▸ TASK
Your answer must be exactly the lines from the one containing "Reynplay online show from April 19, 10:23 pm" through the end of the material, both ends included, without pictures.

▸ DATA PROVIDED
::::

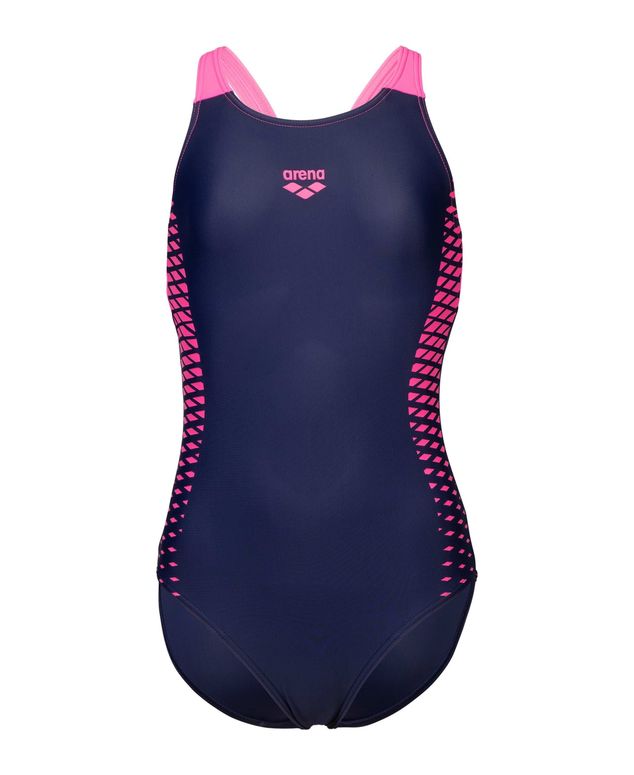 Купальник Arena OPENINGS SWIMSUIT V BACK для дівчинки - 6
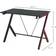 Homcom Gaming-Tisch + MDF, 105x55x75cm
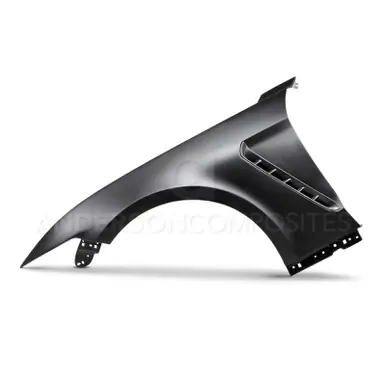 Anderson Composites 15-16 Ford Mustang GT350 Style Fiberglass Front Fenders - AC-FF15FDMU-GR-GF Special Discount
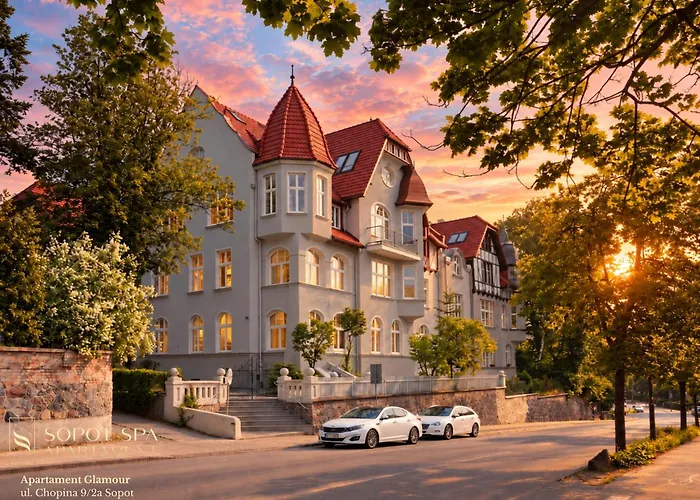 Sopot Spa Apartament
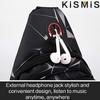 New Men's and Women's Canvas Bag Outdoor Sports Chest Bag Casual Messenger Shoulder Bag Sports Arm Bag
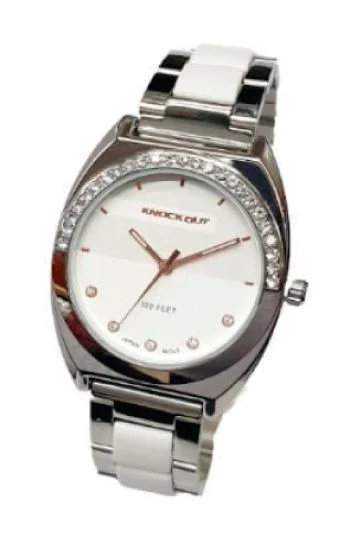 Reloj Knock Out Metal Dama 2455.651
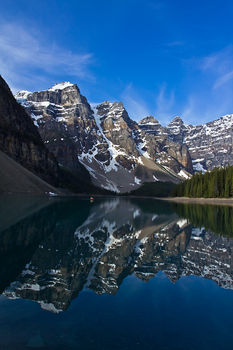 Canadian Rocky Mountains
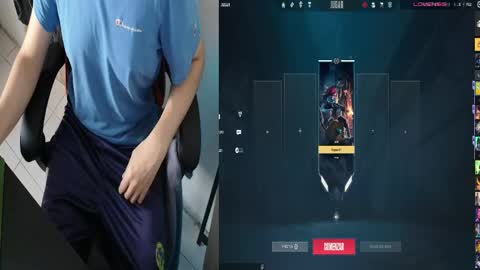 Reynplay online show from April 19, 10:23 pm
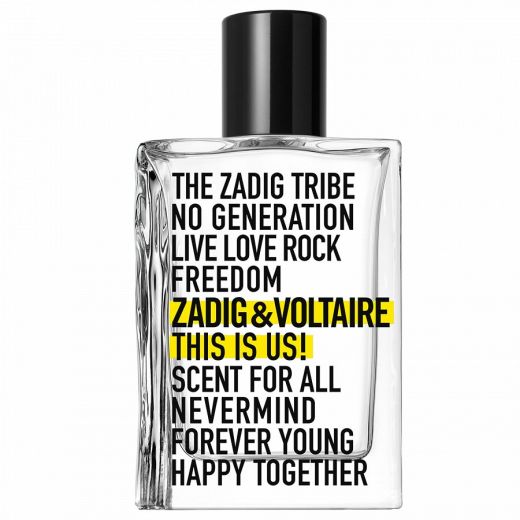 ZADIG & VOLTAIRE This Is Us! 30 ml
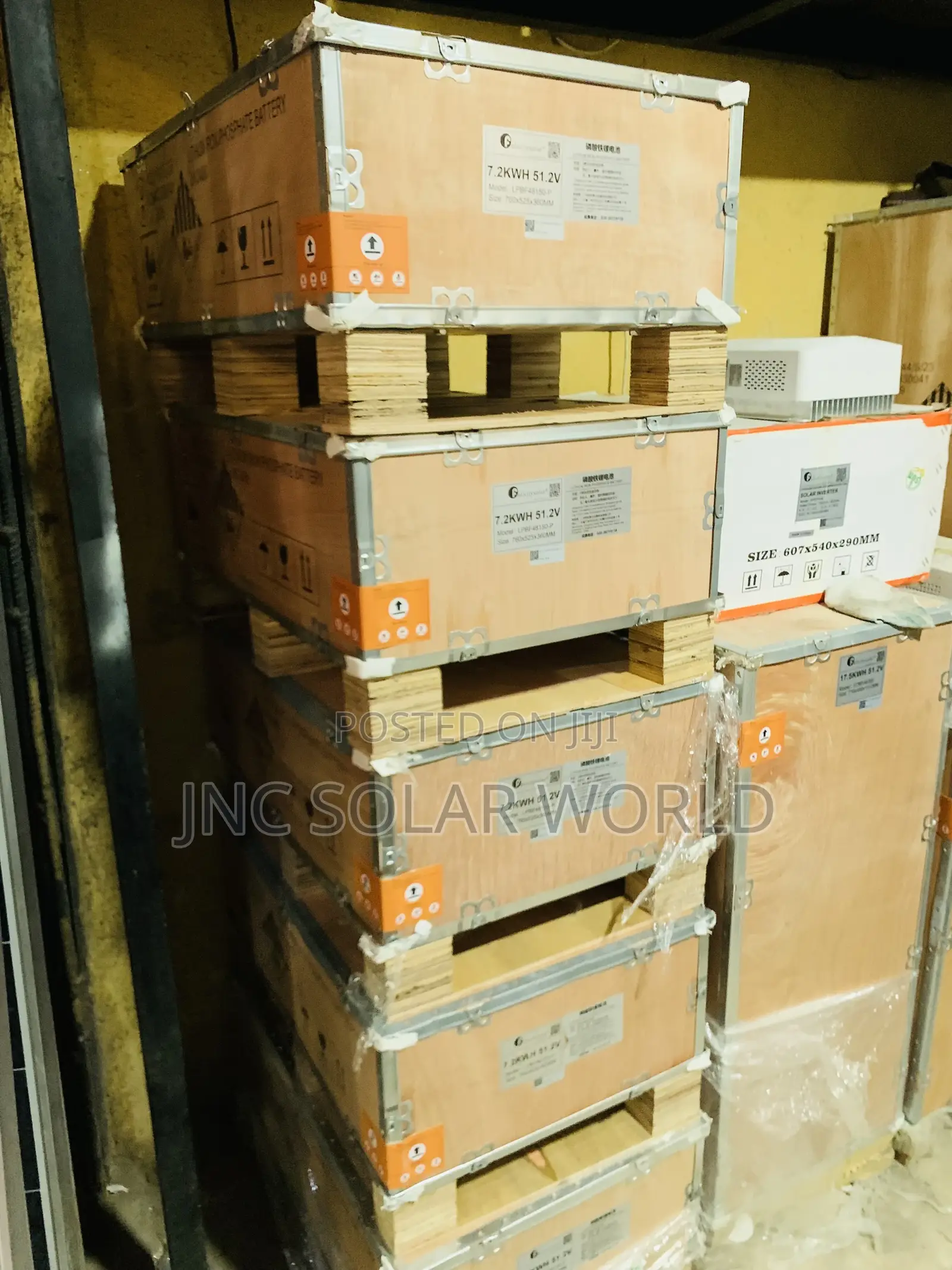10kwh KWH /48v Felicity Lithium Battery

::::

▸ TASK RESULT
 Reynplay online show from April 19, 10:23 pm
 ZADIG & VOLTAIRE This Is Us! 30 ml
10kwh KWH /48v Felicity Lithium Battery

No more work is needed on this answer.